Tempey posted another video Thursday of a couple dozen MORE bags full of chickens being loaded into a garbage truck in Crown Heights. Strangely, in the video, workers with the truck company claim those chickens are headed to a "rendering" plant to be made into biofuel.

The significance of both videos, aside from reminding everyone how nasty this ritual can get, is this: A core argument for upholding the Kaporos tradition is that the chickens are supposedly being eaten for dinner by their twirlers — or, at the very least, sold to the poor.

After observing reality on the ground in Brooklyn, though, Gothamist's Tempey doubts those rules are being followed.

This year, he wrote: "Given the challenges of safely storing and transporting chicken carcasses for human consumption (and the rigorous requirements of the federal Poultry Products Inspection Acts), it seems safe to say that if you don't see some large refrigeration equipment at a kaporos event, the meat is probably not edible, or shouldn't be eaten.

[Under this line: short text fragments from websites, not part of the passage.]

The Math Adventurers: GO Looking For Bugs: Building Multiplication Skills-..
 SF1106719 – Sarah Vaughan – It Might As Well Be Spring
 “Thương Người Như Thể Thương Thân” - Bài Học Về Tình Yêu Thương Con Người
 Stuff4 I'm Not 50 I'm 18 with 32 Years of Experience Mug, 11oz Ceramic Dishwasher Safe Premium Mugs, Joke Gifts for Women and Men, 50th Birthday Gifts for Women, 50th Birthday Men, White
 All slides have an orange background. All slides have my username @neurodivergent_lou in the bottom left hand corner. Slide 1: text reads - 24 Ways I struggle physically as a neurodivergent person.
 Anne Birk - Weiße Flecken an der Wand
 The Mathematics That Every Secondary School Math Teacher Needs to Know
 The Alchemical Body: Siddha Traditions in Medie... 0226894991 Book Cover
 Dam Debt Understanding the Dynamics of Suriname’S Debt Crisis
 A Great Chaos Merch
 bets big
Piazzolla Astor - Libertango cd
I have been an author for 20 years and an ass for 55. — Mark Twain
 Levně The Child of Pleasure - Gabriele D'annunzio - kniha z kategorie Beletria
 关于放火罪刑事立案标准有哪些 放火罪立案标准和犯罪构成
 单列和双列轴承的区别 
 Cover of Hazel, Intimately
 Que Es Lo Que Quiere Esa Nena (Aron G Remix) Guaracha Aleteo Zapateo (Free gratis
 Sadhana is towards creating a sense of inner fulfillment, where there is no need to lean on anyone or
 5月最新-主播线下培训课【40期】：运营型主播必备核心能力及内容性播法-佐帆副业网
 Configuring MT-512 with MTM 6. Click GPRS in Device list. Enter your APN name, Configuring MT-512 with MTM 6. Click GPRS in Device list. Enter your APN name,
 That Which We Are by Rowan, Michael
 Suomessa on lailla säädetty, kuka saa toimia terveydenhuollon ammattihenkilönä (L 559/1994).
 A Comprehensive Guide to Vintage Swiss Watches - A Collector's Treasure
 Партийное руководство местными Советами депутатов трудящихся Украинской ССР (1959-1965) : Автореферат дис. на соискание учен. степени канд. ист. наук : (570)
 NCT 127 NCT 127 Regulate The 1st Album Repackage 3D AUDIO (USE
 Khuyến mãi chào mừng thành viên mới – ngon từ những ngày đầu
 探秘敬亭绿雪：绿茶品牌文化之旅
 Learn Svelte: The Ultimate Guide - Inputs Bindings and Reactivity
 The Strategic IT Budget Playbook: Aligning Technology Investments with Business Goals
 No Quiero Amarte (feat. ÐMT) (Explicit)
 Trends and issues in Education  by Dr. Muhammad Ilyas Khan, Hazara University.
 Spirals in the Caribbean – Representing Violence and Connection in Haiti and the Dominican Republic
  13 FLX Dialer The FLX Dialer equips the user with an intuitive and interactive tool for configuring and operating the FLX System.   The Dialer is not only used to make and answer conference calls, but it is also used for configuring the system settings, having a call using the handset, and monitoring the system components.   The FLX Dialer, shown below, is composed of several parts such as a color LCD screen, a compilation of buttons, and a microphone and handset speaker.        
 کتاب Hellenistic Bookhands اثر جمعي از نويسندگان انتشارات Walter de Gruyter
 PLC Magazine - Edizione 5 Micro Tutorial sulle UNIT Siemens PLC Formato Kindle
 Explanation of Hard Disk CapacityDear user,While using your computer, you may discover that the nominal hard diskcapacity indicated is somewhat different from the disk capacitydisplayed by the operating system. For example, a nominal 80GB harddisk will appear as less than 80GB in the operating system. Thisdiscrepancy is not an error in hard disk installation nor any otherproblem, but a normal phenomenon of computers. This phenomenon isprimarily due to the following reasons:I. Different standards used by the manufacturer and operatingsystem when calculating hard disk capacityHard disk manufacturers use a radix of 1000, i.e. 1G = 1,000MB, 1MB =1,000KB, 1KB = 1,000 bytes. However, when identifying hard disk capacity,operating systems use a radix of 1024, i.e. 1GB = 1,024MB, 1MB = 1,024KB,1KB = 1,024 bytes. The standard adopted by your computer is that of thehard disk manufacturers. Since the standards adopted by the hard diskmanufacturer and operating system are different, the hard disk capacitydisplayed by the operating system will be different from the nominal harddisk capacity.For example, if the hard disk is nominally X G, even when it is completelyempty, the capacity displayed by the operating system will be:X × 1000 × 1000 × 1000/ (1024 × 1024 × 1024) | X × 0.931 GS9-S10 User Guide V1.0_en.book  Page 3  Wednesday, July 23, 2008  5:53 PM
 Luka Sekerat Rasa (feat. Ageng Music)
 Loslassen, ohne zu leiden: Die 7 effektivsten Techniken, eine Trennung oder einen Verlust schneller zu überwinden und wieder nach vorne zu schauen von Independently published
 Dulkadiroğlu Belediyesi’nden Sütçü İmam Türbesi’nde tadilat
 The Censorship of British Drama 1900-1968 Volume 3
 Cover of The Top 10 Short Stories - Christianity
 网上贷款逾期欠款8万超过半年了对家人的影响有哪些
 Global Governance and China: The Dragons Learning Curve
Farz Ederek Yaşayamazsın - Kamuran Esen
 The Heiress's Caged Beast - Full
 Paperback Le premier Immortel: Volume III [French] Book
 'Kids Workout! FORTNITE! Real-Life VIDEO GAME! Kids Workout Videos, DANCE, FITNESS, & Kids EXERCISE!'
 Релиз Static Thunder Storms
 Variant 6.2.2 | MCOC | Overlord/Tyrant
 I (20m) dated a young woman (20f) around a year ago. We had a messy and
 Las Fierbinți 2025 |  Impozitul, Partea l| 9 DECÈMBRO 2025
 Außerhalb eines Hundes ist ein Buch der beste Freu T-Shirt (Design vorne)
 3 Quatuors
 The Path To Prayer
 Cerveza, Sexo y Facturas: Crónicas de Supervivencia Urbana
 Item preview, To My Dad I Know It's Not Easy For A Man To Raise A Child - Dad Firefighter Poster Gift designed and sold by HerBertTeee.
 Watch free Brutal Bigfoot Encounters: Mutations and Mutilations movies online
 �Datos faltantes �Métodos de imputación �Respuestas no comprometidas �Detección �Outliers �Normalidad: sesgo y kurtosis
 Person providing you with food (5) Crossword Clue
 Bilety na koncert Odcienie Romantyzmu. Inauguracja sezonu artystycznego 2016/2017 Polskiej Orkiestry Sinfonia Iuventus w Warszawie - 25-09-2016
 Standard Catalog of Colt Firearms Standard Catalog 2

Indeed, at this year's large-scale events Monday evening on President Street at Kingston Avenue and on the Eastern Parkway service road, no refrigeration was apparent."

Trash bags full of chickens are a pretty common sight around this time of year in the Crown Heights area, due to the above mentioned Kaporos ceremonies on President Street and Eastern Parkway. The remote, overgrown streets of Cypress Hills, however, where Bakal stumbled across a portion of the Kaporos slaughter this week, are miles from Brooklyn's Orthodox epicenter — meaning someone apparently trucked these chickens out of Crown Heights or Williamsburg and dumped them in a spot where they thought no one would find them.

Homies should have known: Anywhere you go in Brooklyn, you're never far from an animal activist with a smartphone.